Synthesis of fluorescently labeled compounds 6-FL The peptide precursor bearing the 6-azido-L-lysine derivative (Fig. S6) was synthesized and purified as described above. The purified peptide (10 mg, TFA salt) in water (0.7 mL) was 3submitted to a copper-catalysed azide-alkyne cycloaddition with 1 eq of the Alexa Fluor 647 alkyne (Fluoroprobes) in degassed methanol (MeOH) (20 mg/mL) and a mixture of 1 eq copper (II) sulfate pentahydrate (CuSO4*5H2O) (11 mg/mL) and 3 eq ascorbic acid (23 mg/mL) in water.
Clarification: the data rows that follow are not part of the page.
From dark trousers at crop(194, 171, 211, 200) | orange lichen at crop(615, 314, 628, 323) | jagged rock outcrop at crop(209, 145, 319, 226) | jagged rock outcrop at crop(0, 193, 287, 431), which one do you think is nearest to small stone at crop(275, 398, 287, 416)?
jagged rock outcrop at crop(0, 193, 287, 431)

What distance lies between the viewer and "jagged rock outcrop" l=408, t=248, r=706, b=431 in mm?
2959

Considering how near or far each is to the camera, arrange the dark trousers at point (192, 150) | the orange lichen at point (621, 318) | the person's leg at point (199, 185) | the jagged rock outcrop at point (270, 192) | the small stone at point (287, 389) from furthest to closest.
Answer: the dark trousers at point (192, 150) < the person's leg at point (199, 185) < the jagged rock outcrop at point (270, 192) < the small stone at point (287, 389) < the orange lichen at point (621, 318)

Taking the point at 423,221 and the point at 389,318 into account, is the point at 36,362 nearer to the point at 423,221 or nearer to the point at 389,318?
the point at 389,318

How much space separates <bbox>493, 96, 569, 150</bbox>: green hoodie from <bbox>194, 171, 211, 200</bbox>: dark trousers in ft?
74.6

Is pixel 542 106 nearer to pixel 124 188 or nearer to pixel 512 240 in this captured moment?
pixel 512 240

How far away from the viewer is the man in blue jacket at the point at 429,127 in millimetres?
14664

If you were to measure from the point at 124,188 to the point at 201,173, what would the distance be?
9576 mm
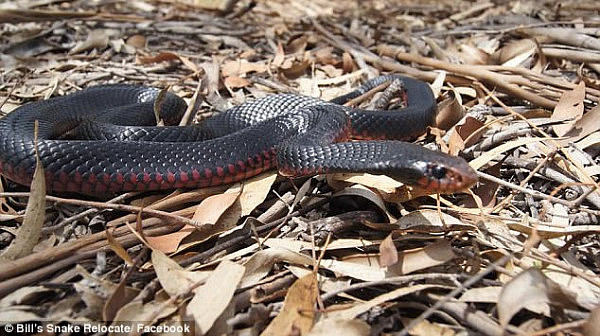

The reaction concentration was close to 10 mg/mL of peptide. After 1 h, partial precipitation of the Alexa Fluor 647 alkyne was observed. Additional degassed MeOH (0.5 mL) was added, and the reaction was stirred overnight. MeOH was removed by evaporation under reduced vacuum and the crude peptide was purified by reversed phase HPLC (0.1% TFA in water/acetonitrile gradient, C18 column material). For analytical data, see Tab. S3.